Get a mentor, like, now.
Working with a mentor was a total game changer for my career.
My mentors opened doors that seemed locked shut, provided objective perspectives leading to simple solutions to (formerly) complex problems, and empowered me to reach heights that would have otherwise been unattainable. Whether I’m struggling to manage difficult employees or needing tips on handling gender biases in an all-male industry, my mentors help me navigate unchartered waters
Every entrepreneur – including you – needs a mentor (or two, or three). You need them today, when your business is just a barely more than a “may be good” idea, as much as you will when running a multi-million dollar empire. Mentors can help you navigate a business world filled with landmines, guiding your every step closer to success.
Finding mentors didn’t come naturally to me. I was never the teacher’s favorite, star student, or even coach’s pick. I was always “that kid” – the oddball freethinker somewhere between rebel without a cause and mad scientist that incessantly asked, “Why?” However, as my entrepreneurial career progressed, I knew I had to find someone to help me “figure this thing out”, so I researched more experienced trailblazers and starting asking these admirable peeps to mentor me.
I just wish I’d done it sooner.
Don’t wait till you have a big business going to find a mentor. Working with a mentor could be the difference between building a big business and having no business.
Good news: mentors are more accessible now than ever before. Find someone whose career you admire and reach out. Better yet, hire a reputable entrepreneur coach (just google them – there are tons). It’ll be money well spent.
As you’ll learn, entrepreneurial success is never a solo venture; even for those of us that don’t like people much. Successful entrepreneurship is made possible by the collaboration with others. Don’t John Wayne it and try to go solo.
Surround yourself with successful peeps and move forward with their experienced guidance and support (from Day One).
Prepare yourself for the unexpected.
Starting your own business is tough; it’s way tougher than starting 99.999% of new jobs.
It’s a lot of risk and responsibility.
I remember the first week of running my own business; not in my entire career had I ever made that many decisions in five short days. It can be utterly exhausting. There’s little structure, and essential no guidance – at least not in comparison to that experienced as an organizational employee.
Don’t underestimate the energy that will be required of you over months following “the leap”.
It’s gonna be emotional, tough, and uncertain; and will require you to be the “best you” you can be.
This means: healthy, grounded, objective.
The best thing you can do for your business – in all stages of growth – is to simply take care of yourself. Don’t go into starting your company with momma drama on the calendar, or utter and complete exhaustion from years of mind-numbing employed work. Before launching your company, take a break – even if it’s just a weekend by the lake with no Wi-Fi- and prepare yourself for the intensity to come.
Whatever you need to get your mind, body, and spirit-centered prior to launch date – do it.

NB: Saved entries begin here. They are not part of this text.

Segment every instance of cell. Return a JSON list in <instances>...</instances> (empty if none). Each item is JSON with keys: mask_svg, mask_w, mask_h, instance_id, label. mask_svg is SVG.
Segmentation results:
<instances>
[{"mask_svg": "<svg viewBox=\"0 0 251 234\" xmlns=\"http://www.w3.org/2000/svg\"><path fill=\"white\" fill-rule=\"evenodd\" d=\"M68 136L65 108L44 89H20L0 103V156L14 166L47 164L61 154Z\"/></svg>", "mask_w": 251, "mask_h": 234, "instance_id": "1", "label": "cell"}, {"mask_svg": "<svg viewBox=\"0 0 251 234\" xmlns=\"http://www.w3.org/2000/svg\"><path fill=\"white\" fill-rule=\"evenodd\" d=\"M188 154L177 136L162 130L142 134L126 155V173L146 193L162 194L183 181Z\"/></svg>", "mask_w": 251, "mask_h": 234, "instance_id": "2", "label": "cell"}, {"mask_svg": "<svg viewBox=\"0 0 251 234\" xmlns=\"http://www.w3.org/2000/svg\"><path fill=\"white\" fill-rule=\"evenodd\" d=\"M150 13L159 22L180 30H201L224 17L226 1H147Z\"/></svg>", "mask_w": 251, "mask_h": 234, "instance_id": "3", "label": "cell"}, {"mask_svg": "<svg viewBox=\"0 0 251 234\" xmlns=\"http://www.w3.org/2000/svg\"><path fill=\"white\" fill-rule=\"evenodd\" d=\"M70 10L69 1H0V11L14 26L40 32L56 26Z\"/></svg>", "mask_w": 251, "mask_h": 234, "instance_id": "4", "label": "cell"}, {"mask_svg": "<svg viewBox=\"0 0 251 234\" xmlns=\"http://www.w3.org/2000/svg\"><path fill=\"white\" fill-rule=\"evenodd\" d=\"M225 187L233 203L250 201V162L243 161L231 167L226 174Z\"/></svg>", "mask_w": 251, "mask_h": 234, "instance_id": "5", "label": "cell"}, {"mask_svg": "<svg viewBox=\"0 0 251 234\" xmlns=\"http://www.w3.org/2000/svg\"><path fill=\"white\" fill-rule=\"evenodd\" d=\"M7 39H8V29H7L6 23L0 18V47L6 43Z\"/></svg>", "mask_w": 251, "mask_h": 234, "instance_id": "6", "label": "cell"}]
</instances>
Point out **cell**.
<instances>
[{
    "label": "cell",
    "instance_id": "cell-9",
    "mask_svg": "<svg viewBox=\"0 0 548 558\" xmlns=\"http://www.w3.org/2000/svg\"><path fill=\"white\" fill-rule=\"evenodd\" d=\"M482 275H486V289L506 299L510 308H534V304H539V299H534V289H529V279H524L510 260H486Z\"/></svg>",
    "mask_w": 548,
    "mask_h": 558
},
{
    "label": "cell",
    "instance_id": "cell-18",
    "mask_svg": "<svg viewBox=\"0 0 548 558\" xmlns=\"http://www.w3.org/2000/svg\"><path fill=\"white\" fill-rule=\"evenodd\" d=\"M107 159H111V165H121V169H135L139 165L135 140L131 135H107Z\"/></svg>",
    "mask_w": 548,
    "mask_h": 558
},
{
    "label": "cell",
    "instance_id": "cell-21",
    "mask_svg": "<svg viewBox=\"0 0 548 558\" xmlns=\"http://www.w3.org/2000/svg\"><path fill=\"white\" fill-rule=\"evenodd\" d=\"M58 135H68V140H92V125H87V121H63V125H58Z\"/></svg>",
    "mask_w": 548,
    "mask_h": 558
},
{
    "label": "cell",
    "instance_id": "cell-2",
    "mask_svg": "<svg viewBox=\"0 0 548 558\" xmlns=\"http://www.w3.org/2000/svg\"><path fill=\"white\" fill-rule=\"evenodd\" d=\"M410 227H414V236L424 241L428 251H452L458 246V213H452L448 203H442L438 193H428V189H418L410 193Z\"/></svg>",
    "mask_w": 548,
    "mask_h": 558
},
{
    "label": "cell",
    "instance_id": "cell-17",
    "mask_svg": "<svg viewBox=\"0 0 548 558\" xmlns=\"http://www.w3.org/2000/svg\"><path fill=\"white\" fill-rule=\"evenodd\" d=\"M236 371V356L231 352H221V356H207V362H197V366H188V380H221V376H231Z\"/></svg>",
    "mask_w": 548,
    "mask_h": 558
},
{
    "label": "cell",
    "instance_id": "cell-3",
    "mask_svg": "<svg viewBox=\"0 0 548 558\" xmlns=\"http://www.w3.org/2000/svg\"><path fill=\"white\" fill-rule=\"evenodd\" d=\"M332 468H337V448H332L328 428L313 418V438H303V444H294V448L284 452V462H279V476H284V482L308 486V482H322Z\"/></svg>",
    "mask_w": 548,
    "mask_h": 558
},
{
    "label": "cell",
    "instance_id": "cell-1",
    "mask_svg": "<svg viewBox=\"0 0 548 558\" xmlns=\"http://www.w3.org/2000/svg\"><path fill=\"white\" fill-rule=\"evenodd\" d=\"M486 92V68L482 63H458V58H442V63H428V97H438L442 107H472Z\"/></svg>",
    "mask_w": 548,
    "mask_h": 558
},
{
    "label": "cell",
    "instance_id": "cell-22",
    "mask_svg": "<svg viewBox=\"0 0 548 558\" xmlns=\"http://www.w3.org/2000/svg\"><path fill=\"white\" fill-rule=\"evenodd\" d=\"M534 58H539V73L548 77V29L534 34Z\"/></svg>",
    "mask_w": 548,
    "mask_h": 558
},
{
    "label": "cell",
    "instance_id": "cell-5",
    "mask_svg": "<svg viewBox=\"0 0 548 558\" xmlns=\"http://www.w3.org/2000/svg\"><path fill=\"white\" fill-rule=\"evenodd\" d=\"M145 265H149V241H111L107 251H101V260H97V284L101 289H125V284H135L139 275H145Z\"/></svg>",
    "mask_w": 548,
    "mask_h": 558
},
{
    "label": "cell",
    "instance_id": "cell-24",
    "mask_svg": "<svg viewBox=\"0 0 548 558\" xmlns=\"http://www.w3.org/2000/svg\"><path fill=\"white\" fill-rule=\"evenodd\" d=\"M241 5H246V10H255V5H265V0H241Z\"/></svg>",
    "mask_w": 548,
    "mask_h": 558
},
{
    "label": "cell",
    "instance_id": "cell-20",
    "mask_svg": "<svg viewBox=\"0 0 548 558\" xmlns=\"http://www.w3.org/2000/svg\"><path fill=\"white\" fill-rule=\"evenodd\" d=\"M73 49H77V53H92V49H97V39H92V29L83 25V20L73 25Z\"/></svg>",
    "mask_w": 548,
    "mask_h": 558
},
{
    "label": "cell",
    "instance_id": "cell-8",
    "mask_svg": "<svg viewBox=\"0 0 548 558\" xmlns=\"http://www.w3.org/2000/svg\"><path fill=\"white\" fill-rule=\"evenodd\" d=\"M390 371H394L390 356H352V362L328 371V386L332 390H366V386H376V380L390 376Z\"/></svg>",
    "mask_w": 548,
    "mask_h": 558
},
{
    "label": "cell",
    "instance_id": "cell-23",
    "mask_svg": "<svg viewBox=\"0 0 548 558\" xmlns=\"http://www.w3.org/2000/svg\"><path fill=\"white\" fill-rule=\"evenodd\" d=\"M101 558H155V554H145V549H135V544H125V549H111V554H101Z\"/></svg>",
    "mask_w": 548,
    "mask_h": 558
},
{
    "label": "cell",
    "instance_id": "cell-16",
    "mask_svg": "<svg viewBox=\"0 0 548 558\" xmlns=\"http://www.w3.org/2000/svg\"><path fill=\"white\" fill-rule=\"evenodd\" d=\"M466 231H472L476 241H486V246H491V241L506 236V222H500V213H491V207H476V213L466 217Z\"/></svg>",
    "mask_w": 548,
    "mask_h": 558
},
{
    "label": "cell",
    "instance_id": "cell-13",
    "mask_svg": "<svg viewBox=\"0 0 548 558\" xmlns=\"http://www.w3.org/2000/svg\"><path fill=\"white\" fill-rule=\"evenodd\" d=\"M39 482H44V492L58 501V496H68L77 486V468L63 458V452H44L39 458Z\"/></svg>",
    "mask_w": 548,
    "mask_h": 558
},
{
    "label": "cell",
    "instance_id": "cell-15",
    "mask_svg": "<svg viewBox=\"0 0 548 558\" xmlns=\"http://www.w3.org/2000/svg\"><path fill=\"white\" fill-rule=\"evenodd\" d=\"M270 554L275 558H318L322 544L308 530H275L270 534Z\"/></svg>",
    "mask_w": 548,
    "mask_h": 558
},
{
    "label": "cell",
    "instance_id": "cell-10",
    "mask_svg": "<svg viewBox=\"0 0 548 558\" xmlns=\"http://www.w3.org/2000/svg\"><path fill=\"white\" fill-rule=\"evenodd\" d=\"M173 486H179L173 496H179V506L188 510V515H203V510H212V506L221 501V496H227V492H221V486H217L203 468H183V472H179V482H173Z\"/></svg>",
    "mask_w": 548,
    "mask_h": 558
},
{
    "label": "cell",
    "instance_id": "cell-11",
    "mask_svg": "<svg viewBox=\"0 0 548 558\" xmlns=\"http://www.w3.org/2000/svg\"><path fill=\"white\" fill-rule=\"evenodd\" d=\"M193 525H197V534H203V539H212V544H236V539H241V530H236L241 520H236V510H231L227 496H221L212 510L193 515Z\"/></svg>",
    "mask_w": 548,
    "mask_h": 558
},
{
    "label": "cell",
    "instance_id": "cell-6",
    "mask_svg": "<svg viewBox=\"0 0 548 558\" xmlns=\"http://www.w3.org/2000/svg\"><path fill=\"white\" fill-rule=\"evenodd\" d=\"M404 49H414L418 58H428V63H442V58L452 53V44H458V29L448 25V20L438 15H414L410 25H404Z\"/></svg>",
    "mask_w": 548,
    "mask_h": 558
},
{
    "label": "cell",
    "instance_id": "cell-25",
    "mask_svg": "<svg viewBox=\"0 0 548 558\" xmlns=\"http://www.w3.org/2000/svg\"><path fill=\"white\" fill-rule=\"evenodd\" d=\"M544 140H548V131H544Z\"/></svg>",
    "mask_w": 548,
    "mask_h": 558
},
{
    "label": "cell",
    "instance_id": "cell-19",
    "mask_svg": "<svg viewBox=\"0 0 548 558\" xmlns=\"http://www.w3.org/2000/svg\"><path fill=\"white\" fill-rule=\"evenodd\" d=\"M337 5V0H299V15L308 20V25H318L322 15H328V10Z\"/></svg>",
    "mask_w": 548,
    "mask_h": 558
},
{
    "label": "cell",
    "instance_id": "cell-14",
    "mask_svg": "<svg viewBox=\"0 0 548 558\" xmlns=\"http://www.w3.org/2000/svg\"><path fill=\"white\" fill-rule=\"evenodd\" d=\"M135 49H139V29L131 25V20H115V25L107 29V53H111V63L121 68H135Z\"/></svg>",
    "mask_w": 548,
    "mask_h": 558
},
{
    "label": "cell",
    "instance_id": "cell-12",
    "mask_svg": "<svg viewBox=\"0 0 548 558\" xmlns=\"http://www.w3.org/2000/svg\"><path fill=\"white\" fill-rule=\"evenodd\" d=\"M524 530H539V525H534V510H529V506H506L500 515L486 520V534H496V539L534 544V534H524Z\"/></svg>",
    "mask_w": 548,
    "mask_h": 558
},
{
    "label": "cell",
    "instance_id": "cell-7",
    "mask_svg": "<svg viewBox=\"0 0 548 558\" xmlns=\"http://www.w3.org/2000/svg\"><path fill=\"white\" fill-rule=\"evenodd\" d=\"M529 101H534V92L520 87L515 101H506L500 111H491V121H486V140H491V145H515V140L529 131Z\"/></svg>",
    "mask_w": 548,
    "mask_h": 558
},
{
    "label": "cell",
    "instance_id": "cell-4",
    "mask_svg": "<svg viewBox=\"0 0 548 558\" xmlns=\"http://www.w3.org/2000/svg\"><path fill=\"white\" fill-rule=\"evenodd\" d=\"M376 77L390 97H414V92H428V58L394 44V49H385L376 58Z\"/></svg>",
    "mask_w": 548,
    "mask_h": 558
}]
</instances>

Totally okay if you can’t spring for some mountaintop spa retreat (use that dough for your startup capital!) – take advantage of the resources you have at hand. Once a year, I take a week and do a deep dive into my favorite spiritual discipline – reiki. A pilgrimage isn’t required, just a quiet, peaceful place and $20 course off Udemy or $2.99 Kindle download.
While there’s no surefire formula to guarantee entrepreneurial success, we can stack the odds in our favor by preparing to succeed rather than failing to prepare.